EXERCISES
EXERCISE 1
A coupon bond will pay a coupon of 50 euro 3 months from now, another coupon of 50
euro 9 months from now, and final coupon of 50 euro plus the face value of 1000 euro
15 months from now. The yield to maturity is 2% and the current price of the bond is
1123.34 euro.

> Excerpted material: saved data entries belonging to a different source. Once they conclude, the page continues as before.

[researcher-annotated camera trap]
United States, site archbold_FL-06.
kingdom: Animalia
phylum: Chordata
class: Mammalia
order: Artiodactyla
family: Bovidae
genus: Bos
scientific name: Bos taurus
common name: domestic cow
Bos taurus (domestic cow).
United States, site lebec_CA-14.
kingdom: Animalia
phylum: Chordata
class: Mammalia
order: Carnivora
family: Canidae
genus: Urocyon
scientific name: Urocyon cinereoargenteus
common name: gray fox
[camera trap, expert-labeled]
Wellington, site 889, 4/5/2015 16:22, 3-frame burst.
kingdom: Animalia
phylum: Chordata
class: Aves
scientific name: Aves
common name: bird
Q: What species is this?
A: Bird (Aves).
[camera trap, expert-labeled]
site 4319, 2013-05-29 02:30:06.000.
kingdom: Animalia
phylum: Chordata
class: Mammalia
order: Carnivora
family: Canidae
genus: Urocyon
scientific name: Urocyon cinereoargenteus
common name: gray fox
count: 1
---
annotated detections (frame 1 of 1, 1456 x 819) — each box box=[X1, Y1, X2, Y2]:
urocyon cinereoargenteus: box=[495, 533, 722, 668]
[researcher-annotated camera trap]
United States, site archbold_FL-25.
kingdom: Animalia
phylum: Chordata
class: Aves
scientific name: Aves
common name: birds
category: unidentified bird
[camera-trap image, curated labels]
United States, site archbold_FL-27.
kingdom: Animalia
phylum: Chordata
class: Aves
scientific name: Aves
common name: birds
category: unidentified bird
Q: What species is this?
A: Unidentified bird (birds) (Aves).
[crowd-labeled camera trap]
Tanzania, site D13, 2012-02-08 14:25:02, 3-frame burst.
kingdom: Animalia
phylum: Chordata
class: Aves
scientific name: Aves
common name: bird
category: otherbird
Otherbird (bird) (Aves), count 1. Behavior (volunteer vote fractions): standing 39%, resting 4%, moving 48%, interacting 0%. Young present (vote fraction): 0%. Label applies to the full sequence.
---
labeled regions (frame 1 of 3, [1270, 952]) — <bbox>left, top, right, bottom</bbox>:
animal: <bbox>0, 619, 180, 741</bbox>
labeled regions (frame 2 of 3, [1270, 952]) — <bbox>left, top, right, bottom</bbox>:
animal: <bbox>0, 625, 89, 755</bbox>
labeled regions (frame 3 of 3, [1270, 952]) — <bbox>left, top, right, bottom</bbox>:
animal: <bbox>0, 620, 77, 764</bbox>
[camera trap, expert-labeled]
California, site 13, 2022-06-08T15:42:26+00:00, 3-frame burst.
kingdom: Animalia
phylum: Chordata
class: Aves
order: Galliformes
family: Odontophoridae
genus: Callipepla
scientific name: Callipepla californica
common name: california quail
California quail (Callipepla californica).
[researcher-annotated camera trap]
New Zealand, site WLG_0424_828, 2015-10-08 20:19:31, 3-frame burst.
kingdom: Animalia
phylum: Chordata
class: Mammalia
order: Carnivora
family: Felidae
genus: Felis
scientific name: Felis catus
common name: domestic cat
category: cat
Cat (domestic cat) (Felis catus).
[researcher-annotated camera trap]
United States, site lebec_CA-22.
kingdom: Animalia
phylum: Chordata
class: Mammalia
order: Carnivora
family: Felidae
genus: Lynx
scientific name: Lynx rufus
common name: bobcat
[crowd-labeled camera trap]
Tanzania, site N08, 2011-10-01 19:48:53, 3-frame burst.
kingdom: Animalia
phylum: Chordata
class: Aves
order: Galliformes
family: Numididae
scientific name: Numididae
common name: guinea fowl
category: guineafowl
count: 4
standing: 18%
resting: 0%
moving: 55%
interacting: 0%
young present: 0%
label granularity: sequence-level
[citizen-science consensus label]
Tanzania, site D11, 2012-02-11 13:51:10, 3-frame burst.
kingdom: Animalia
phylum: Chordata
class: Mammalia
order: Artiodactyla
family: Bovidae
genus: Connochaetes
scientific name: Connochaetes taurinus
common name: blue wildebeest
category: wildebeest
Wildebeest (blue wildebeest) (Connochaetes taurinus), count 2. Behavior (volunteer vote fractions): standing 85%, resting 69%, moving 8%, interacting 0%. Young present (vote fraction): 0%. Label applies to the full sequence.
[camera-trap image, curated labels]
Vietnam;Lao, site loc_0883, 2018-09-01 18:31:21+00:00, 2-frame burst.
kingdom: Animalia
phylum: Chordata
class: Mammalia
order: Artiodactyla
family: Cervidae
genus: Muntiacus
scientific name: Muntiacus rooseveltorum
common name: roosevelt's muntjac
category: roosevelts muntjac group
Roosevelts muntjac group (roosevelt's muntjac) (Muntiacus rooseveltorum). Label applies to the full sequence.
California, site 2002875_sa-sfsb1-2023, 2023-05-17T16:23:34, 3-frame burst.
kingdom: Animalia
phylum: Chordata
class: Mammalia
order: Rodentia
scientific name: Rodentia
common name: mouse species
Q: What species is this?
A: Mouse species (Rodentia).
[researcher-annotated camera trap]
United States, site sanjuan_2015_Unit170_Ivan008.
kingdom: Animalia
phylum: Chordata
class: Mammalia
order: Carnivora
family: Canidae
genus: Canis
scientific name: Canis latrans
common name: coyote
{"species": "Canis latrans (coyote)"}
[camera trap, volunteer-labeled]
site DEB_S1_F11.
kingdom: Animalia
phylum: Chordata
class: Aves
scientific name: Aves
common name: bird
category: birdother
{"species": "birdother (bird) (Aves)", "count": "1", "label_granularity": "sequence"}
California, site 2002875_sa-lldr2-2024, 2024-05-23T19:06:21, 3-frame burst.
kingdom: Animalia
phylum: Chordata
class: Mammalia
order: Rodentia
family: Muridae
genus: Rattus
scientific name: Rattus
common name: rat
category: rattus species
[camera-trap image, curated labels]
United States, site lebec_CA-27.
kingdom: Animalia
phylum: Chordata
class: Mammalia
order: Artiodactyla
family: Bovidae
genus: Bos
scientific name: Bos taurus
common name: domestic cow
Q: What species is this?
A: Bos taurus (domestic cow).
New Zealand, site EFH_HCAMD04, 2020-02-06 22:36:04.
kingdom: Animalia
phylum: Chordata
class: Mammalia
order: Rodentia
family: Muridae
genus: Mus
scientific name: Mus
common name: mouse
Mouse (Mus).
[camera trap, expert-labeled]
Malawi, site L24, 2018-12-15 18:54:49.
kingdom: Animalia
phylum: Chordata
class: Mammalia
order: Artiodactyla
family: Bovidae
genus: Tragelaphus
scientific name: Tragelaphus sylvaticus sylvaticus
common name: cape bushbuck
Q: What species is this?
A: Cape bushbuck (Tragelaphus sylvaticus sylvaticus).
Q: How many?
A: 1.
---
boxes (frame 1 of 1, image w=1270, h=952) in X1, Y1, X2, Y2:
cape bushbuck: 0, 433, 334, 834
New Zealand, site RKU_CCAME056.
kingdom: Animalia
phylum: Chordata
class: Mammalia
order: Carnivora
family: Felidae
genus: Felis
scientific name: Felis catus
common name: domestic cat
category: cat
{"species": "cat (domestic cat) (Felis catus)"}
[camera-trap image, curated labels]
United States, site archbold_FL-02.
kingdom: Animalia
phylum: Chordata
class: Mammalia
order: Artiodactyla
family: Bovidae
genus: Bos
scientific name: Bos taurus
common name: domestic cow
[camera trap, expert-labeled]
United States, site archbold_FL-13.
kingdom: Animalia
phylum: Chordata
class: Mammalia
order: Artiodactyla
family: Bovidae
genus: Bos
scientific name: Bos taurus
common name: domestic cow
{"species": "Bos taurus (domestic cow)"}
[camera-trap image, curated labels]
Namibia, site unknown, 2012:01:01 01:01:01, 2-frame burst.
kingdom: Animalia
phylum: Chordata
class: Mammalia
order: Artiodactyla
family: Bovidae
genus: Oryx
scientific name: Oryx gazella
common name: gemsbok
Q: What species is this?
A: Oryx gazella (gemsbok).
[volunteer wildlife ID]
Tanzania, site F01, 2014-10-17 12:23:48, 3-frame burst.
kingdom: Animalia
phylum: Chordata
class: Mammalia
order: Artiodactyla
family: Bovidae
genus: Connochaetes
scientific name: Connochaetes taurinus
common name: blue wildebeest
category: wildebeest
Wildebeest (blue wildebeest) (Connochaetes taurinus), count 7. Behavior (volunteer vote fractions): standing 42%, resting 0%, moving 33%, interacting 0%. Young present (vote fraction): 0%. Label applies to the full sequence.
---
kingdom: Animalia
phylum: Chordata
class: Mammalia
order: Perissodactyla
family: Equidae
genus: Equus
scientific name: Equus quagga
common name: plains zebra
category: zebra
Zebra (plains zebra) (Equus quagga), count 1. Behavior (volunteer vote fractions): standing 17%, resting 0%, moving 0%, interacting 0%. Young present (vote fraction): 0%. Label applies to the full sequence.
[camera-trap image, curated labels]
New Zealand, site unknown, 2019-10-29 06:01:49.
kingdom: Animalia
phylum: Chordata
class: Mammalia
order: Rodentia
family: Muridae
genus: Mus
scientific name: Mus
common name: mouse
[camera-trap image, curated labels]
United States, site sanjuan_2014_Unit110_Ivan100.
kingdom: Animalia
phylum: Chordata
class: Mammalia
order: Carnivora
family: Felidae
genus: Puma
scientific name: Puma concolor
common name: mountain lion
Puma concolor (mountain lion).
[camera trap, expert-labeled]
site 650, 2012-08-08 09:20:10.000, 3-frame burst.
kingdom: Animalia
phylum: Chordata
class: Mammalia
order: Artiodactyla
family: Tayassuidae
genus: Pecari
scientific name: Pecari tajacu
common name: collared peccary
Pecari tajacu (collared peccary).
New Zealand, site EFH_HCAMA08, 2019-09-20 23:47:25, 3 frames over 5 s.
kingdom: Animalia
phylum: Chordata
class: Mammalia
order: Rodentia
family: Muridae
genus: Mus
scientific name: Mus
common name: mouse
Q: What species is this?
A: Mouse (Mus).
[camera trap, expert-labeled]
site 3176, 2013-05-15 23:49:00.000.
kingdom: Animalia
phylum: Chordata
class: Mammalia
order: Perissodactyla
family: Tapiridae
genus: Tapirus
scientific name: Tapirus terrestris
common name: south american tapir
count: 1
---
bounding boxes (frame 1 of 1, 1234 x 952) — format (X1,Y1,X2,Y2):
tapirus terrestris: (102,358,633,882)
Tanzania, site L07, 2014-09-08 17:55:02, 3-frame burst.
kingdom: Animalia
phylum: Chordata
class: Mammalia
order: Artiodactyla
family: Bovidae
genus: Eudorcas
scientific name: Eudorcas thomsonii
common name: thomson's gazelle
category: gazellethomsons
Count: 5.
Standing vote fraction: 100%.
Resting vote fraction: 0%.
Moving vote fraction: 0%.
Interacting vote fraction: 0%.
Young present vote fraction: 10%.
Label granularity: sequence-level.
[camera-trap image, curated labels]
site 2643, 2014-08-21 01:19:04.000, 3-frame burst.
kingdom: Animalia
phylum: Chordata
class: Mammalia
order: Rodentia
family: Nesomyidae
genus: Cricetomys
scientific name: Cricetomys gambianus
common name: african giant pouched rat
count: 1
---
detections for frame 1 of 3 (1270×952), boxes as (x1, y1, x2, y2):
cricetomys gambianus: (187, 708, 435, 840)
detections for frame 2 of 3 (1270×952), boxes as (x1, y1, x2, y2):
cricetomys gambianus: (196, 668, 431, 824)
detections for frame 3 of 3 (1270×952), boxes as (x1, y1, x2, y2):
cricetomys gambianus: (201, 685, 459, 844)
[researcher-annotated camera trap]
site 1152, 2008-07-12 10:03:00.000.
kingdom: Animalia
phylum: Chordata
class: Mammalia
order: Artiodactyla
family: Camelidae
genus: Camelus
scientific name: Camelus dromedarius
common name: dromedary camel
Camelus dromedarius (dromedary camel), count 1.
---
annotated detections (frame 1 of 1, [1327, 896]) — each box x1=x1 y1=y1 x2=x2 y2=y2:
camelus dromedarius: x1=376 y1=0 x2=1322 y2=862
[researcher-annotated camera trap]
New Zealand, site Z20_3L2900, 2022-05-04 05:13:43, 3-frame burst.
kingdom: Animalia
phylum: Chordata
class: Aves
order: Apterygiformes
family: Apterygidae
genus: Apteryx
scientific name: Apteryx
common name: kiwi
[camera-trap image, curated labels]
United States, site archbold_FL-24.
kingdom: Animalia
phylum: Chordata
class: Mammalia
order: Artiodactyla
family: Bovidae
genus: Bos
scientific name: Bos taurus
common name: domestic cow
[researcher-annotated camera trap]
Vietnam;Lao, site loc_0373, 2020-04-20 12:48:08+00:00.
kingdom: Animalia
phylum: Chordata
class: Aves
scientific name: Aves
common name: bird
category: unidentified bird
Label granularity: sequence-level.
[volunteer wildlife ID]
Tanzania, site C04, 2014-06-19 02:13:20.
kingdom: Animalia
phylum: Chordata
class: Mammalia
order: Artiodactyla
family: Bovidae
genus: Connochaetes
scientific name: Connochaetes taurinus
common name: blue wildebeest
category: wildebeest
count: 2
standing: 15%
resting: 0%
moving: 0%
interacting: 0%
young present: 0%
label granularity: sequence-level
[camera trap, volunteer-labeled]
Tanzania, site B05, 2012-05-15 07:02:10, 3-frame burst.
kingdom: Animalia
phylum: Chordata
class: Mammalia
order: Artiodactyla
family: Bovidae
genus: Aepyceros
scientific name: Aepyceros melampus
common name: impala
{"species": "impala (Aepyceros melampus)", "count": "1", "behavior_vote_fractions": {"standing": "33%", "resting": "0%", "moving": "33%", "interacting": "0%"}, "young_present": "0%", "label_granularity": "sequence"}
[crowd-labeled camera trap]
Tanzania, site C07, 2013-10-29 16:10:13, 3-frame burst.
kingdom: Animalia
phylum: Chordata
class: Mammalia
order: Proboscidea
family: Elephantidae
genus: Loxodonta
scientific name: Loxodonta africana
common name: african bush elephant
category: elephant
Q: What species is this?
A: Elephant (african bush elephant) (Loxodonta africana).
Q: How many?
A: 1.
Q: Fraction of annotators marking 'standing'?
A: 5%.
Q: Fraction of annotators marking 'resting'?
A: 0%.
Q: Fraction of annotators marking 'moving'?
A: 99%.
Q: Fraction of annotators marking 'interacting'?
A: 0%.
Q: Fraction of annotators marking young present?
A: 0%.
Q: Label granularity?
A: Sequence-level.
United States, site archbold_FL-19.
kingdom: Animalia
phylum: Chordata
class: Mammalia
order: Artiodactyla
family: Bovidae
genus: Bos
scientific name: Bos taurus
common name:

Compute the Macaulay duration.
EXERCISE 2
The log-return of the four assets included in an equally weighted portfolio is:
𝑟1 = 0.1, 𝑟2 = −0.06, 𝑟3 = 0.07, 𝑟4 = 0.05
What is the return of the portfolio?
EXERCISE 3
The returns of a security over four periods are:
𝑅𝑡=1 = 0.2, 𝑅𝑡=2 = −0.1, 𝑅𝑡=3 = 0.08, 𝑅𝑡=4 = 0.04
If we invested 1000 euro in this asset at t=0, how much is our investment worth at t=4?
EXERCISE 4
The vector of weights and the covariance matrix of a portfolio with three assets are:
𝒘 = [
0.5
0.7
−0.2
] 𝜮 = [
0.004 0.006 0.003
0.006 0.008 0.007
0.003 0.007 0.005
]
Compute, using matrix form, the variance of the portfolio.